New light was recently shed on the ‘inflammation coagulation crosstalks’ [63]. Recent studies have unveiled molecular underpinnings of the intimate interconnection between both systems. Being a classical inflammatory state, CD can present such crosstalks, resulting in enhanced coagulability in the intestinal arena and on the systemic level. Because there are several pathways of mucosal injury, autoantigens like phospholipids, phosphatidylserine and prothrombin are exposed, inducing the production of aPS/PT, aPL and aPT antibodies. With their thrombogenic capacities, those autoantibodies can present the first or an additional hit in the thrombogenic background operating in CD. Because of the increased coagulability in CD and the harmful potential consequences, patients positive for those antibodies should be considered to receive preventive anticoagulant therapy.

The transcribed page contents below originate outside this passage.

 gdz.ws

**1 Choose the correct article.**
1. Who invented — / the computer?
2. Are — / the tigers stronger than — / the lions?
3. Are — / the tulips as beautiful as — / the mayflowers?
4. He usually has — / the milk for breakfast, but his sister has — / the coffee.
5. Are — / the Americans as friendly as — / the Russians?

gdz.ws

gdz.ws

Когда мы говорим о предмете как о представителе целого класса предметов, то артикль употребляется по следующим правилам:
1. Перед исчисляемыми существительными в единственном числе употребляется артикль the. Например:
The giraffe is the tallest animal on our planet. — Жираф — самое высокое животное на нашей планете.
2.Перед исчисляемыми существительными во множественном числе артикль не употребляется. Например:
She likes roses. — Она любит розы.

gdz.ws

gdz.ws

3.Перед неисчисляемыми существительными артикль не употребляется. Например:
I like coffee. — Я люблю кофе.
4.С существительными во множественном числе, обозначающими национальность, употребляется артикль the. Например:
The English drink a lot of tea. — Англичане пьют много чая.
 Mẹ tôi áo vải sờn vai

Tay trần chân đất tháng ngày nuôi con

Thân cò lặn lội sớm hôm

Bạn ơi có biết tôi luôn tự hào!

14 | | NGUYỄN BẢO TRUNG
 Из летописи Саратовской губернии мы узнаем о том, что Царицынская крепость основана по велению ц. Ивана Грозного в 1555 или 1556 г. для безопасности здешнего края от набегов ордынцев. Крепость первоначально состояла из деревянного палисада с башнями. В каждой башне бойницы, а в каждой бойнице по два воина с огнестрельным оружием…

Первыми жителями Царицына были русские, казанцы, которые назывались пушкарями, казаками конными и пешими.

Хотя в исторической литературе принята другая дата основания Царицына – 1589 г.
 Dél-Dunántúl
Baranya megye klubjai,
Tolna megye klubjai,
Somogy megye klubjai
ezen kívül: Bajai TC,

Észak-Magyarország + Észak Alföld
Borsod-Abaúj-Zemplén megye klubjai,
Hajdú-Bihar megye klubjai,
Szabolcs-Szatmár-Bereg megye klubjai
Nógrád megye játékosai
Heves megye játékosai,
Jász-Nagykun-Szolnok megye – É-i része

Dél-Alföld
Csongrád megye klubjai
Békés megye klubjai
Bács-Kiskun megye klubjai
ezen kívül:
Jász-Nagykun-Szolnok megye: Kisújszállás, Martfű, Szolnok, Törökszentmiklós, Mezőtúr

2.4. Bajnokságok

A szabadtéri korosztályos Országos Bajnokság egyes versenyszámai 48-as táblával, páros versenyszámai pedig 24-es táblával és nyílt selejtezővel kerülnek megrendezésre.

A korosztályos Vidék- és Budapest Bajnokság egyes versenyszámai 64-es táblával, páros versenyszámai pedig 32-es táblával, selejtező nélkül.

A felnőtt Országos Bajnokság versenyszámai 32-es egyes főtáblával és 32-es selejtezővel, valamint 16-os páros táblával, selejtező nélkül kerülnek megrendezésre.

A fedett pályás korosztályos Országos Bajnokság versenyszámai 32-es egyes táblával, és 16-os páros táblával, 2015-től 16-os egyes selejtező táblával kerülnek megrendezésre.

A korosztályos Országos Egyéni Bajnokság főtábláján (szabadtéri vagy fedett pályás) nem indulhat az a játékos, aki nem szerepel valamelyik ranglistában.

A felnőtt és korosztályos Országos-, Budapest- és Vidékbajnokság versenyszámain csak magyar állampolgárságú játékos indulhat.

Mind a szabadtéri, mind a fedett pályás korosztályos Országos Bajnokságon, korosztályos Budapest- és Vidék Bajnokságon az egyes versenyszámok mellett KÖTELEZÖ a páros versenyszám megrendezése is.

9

We detected increased incidence of aPS/PT IgG in the pediatric celiac group and intermediate incidence in their parents, compared with no incidence in the control group. Additionally, higher rates of activity for aPS/PT IgM and prothrombin IgG autoantibodies were observed in the patients with CD compared with the other two groups. Based on the extensive literature of thromboembolic phenomenon described in CD, it seems that the thrombophilic autoantibodies studied here are operative in CD, extending the hypercoagulability network of the disease. The use of the autoantibodies described in this study as potential markers for thromboembolic manifestations in CD is a subject for future exploration.